Do you think its worth the money to buy L glass on a t2i?


----------



## usayit (Apr 10, 2010)

wiqbal said:


> Do you think its worth the money to buy L glass on a t2i?



Yes...


----------



## KmH (Apr 10, 2010)

usayit said:


> wiqbal said:
> 
> 
> > Do you think its worth the money to buy L glass on a t2i?
> ...


According to some reviews that's the only way you'll get your moneys worth out of the T2i.


----------



## usayit (Apr 10, 2010)

let me elaborate with more than just "yes".  
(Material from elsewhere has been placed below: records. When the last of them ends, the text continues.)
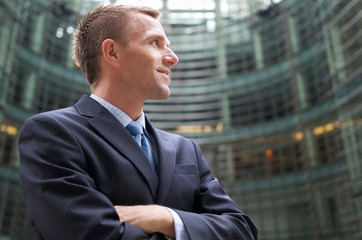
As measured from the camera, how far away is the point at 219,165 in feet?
82.7

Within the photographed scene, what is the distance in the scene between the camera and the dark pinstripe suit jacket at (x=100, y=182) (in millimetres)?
1379

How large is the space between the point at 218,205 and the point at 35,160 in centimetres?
90

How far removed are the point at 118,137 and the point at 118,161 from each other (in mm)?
145

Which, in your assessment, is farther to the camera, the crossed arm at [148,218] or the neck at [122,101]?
the neck at [122,101]

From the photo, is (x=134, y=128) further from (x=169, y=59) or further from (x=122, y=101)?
(x=169, y=59)

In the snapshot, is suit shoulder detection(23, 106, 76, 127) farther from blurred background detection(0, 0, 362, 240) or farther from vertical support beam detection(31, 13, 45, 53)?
vertical support beam detection(31, 13, 45, 53)

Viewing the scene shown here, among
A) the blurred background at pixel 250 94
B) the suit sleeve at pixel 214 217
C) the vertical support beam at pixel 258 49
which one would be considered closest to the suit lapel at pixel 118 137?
the suit sleeve at pixel 214 217

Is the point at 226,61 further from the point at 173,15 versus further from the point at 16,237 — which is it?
the point at 16,237

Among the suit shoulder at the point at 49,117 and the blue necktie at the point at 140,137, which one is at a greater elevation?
the suit shoulder at the point at 49,117

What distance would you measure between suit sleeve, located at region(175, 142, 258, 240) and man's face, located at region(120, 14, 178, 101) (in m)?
0.51

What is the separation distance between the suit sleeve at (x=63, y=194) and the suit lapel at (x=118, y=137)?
177 mm

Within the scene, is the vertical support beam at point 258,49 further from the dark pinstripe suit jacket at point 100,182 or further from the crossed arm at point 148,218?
the crossed arm at point 148,218

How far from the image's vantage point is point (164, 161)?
1808mm

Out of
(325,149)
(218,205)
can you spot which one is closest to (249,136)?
(325,149)
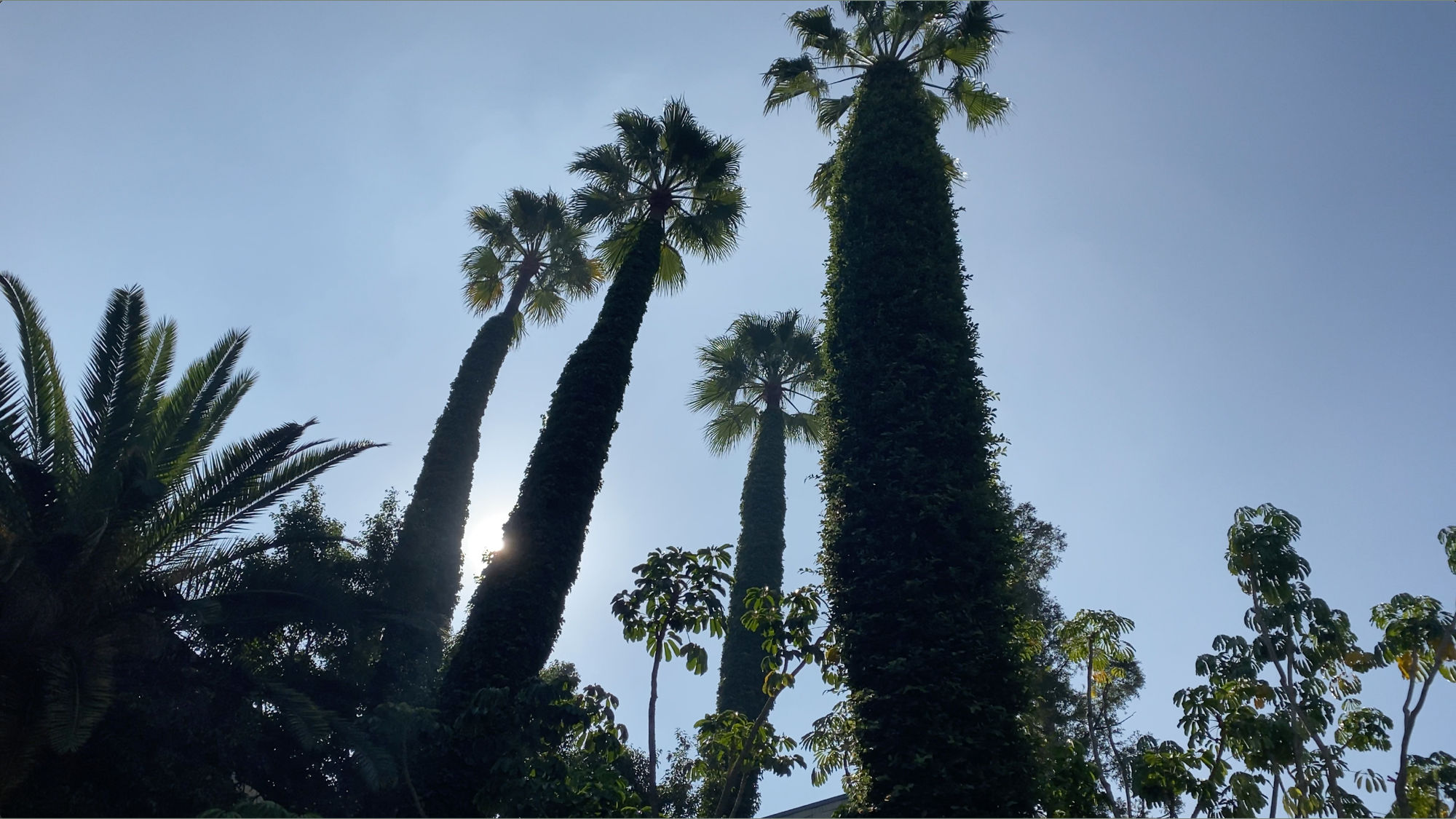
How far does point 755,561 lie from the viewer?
2155cm

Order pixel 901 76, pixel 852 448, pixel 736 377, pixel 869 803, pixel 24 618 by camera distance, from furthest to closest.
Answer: pixel 736 377
pixel 901 76
pixel 852 448
pixel 24 618
pixel 869 803

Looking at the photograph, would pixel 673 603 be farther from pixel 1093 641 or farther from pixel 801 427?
pixel 801 427

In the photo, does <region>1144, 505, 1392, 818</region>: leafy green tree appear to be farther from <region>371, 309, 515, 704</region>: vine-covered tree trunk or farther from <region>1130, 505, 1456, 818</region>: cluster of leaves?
<region>371, 309, 515, 704</region>: vine-covered tree trunk

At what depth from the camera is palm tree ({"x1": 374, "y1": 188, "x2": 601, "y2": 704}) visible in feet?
45.5

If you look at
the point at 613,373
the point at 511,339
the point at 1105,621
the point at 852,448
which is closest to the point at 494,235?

I've never been too impressed with Canon's "kit" lenses (excluding those packaged with the 24-105L).  So comparing the "kit" lens to a 17-40L which is well known as a good performer makes it an obvious "yes".  

BUT

If you are ~not~ planning to move to full frame Canon body anytime soon, you might want to consider the EF-S 17-55 f/2.8 IS instead.  This lens is also a known performer for crop sensored cameras but has the advantage of a IS and faster aperture.  I think it might be a better step rather than the 17-40L.  Many say optically its just as good as any "L" lens but Canon doesn't make a habit of giving "L" designations to EF-S mount lenses.
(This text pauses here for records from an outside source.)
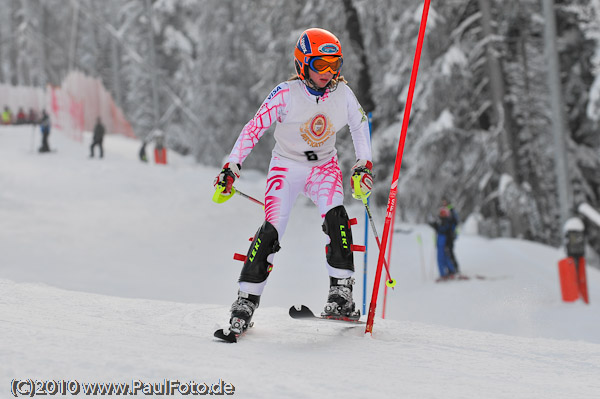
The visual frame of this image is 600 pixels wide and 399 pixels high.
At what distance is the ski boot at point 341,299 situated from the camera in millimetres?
4723

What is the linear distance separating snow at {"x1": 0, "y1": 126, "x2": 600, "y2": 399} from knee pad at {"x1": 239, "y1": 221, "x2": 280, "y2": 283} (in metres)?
0.43

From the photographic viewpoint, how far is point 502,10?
16500 mm

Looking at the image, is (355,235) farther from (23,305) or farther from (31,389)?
(31,389)

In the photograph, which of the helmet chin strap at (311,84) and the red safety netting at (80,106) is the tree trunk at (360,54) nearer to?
the helmet chin strap at (311,84)

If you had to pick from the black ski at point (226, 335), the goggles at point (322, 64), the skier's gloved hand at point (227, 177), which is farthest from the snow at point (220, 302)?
the goggles at point (322, 64)

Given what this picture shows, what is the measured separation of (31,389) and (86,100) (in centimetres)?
3332

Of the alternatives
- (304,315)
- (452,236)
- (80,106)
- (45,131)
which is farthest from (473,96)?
(80,106)

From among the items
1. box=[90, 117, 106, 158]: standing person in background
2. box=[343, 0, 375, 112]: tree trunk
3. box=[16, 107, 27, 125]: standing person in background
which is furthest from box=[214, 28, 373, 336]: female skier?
box=[16, 107, 27, 125]: standing person in background

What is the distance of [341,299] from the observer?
4.76 m

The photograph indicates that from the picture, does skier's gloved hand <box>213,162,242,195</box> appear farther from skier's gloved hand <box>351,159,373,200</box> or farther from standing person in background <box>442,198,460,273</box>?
standing person in background <box>442,198,460,273</box>

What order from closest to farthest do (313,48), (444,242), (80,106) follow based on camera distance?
(313,48)
(444,242)
(80,106)

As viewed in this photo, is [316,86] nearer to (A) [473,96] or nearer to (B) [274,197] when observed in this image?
(B) [274,197]

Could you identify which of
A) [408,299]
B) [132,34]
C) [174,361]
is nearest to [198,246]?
[408,299]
The bad news is that the EF-S 17-55 f/2.8 IS is more expensive.


----------



## Derrel (Apr 10, 2010)

L-glass is too broad a category to give good,solid suggestions on. With the high-density sensor in the T2i, the lower-end lenses will not really "leverage" that sensor, as shown by tests and reviews across the web. The 17-40L is not as solid a choice IMHO as say, the 70-200 f/4 L IS would be; where the 70-200 f/4-L IS is a solid optical performer with no real direct competition, the 17-40-L has other 3rd party alternatives, like several lenses in the 16-,17,18-50mm f/2.8 range from Tokina, Tamron,and Sigma,all with pretty decent performance at very fair,reasonable prices AND good focal length range for use on a 1.6x body. I'd much rather have a top-quality 17-55 f/2.8 with IS than say an 18-55 kit zoom; if I could live without the IS, then the 3rd party alternatives in the 16,17,18-50mm f/2.8 range make a lot of sense. There are enough L- model lenses that they kind of need to be evaluated on a case-by-case basis,and your future needs factor into the decision obviously.


----------



## cfusionpm (Apr 12, 2010)

I would personally skip on the third party options, and stick to the already-recommended EF-S 17-55 2.8 IS.  You can get lucky with Sigma, Tokina, or Tamron, but it's pretty hit-and-miss and unfortunately, its often "miss."  Being that they are so much cheaper though, you often get 80% of the performance for significantly less money.  It's all about what kind of budget you are shopping for.


----------



## vinski (Apr 17, 2010)

I have a 55-300 and I will buy a 17-135 for my t2i and rent other lenses when needed. That works best for me. it's usually 20-40 per day and I just shoot like crazy when I get them. Hope it's working out for you I am on a waiting list for this camera.


----------